• Article:
"""
Friday, 5th. This day, at 4 A.M., the Cap't went from Taylor's wharf on board his sloop, which lay off of Connanicut, & at 6 o'clock Cap't John Freebody [the chief owner] came off in the pinnace with several hands. We directly weighed anchor with 40 hands, officers included, bound to New York to get more hands, a Doctor, and some more provisions and other stores we stood in need of. The wind coming contrary, was obliged to put back. Came to an anchor again under Connanicut at 8 P.M.

Saturday, 6th. Weighed from under Connanicut at 4 A.M. with a small breeze of wind. Met several vessells bound to Newport and Boston. At 7 P.M. anchored under Block Island, over against the £10,000 Pear [pier?]. Bought 10s. worth of Codfish for the people.

Sunday, 7th. About 4 A.M. weighed from Block Island, and Monday, the 8th instant, at 9 A.M., anchored in Huntington Bay.

Tuesday, 9th. Weighed from Huntington Bay at 3 P.M. At 11 came to the white stone. Fired a gun & beat the drum to let them know what we were. The Ferryboat came off & told us we could not get hands at York, for the sloops fitted by the country had got them all. At 12 came to anchor at the 2 Brothers. At 4 took an acc't of all the provisions on board, with the cost; together with a list of all the people on board. Price, a hand that came with us from Rhode Island, askt leave to go to York to see his wife. Set a shilling crazy fellow ashore, not thinking him fit to proceed the Voyage, his name unknown to me.
"""
• Listed entries:
"""
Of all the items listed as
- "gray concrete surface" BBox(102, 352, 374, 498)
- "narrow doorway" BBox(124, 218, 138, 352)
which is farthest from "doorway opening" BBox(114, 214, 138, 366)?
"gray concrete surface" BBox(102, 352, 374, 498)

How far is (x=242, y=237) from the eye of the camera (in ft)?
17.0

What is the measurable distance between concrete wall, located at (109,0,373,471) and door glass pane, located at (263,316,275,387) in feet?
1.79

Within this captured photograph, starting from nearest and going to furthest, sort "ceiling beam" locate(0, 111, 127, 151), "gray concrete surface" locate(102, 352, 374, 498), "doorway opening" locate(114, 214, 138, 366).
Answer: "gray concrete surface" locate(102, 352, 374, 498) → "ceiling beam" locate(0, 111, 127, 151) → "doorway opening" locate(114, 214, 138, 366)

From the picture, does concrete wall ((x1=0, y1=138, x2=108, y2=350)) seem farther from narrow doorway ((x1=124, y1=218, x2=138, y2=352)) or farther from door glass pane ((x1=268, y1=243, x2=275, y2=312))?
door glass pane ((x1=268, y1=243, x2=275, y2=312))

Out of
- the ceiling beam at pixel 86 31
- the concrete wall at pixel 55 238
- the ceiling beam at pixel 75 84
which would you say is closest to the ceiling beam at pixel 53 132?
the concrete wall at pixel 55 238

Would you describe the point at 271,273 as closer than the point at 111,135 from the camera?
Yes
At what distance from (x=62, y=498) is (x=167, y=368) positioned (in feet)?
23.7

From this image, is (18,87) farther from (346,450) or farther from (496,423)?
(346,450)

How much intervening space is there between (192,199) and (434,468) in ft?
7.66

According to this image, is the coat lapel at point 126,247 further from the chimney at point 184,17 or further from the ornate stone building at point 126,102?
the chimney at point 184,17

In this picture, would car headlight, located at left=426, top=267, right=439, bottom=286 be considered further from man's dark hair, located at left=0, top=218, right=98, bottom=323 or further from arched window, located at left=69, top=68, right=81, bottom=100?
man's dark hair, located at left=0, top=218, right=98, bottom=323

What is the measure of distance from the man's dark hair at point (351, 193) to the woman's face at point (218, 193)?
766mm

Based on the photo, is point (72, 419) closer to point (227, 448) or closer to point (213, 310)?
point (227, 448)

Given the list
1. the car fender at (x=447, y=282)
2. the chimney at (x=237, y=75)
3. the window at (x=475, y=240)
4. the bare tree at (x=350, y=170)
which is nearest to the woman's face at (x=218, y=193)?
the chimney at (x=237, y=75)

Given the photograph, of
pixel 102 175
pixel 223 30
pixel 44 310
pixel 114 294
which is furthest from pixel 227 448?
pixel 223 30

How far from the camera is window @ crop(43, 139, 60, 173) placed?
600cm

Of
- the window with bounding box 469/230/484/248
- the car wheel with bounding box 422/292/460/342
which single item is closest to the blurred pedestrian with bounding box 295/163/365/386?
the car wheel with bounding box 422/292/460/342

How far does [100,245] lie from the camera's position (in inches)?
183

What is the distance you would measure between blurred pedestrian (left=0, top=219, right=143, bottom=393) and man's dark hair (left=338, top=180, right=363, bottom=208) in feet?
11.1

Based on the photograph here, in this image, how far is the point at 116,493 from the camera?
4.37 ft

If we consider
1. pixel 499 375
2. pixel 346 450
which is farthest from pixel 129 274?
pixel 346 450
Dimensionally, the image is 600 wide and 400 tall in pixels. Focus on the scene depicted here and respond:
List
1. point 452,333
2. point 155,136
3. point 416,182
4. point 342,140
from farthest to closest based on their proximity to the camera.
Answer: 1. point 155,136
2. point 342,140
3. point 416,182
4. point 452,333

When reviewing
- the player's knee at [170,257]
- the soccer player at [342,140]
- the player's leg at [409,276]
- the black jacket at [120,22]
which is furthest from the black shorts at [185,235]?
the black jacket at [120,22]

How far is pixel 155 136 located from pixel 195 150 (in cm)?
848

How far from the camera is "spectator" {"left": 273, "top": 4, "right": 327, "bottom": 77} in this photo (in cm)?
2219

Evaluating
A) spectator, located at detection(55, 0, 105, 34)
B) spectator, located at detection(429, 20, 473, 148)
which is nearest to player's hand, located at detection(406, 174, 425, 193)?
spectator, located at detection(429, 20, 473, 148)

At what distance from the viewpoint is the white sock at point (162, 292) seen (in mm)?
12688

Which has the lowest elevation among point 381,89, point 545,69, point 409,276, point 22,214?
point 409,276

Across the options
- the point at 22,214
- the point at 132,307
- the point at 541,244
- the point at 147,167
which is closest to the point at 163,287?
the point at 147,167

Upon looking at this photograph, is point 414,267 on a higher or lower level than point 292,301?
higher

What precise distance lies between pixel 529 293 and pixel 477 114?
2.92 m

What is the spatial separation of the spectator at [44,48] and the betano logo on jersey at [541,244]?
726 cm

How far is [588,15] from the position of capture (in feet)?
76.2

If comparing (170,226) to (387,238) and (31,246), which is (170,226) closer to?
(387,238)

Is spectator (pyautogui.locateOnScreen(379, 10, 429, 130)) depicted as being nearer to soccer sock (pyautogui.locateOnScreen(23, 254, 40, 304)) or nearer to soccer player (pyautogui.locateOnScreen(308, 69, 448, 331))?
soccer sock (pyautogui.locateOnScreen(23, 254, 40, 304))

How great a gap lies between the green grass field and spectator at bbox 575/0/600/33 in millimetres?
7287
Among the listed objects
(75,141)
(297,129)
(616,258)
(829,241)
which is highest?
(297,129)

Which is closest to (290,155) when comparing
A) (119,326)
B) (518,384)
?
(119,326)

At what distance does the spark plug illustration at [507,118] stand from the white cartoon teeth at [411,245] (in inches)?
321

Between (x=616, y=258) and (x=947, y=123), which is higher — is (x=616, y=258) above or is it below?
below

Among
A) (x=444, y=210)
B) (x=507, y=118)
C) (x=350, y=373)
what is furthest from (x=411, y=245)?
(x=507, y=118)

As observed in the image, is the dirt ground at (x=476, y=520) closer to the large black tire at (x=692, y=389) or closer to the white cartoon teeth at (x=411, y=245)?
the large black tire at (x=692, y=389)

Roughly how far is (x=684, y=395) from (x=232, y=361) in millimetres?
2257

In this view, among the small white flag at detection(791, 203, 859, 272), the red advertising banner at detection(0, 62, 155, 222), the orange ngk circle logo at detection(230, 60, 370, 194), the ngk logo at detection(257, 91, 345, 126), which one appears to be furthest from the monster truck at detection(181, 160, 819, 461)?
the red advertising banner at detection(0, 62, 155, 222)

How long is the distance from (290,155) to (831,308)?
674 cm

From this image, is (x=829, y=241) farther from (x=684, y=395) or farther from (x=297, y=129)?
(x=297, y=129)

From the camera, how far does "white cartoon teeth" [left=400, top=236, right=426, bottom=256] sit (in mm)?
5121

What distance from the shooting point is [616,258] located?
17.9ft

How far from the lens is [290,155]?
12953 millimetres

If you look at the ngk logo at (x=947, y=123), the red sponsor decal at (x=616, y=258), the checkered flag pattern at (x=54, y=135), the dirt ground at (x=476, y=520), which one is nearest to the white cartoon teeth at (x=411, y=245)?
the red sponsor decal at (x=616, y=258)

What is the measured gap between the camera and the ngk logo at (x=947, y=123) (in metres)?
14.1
"""
• Requirements:
(1) Summarize the journal in two sentences.
(2) For each statement, say whether it agrees with the journal, and quote the words that decide it.
(a) The sloop first weighed anchor with 40 hands, officers included.
(b) The codfish for the people was bought at Huntington Bay.
(c) Price was set ashore as unfit to proceed the voyage.
The rows come from a different source than the journal.

• Worked solutions:
(1) A sloop with 40 hands, officers included, weighed anchor for New York to get more hands, a doctor, and more provisions, but contrary wind forced it back to anchor under Connanicut. After stops at Block Island and Huntington Bay, a ferryboat at the white stone reported that no hands could be had at York because the sloops fitted by the country had taken them all.

(2)
(a) Yes: "We directly weighed anchor with 40 hands, officers included."
(b) No: "At 7 P.M. anchored under Block Island" and "Bought 10s. worth of Codfish for the people."
(c) No: Price "askt leave to go to York to see his wife," while the man set ashore was a "shilling crazy fellow" whose name was "unknown to me."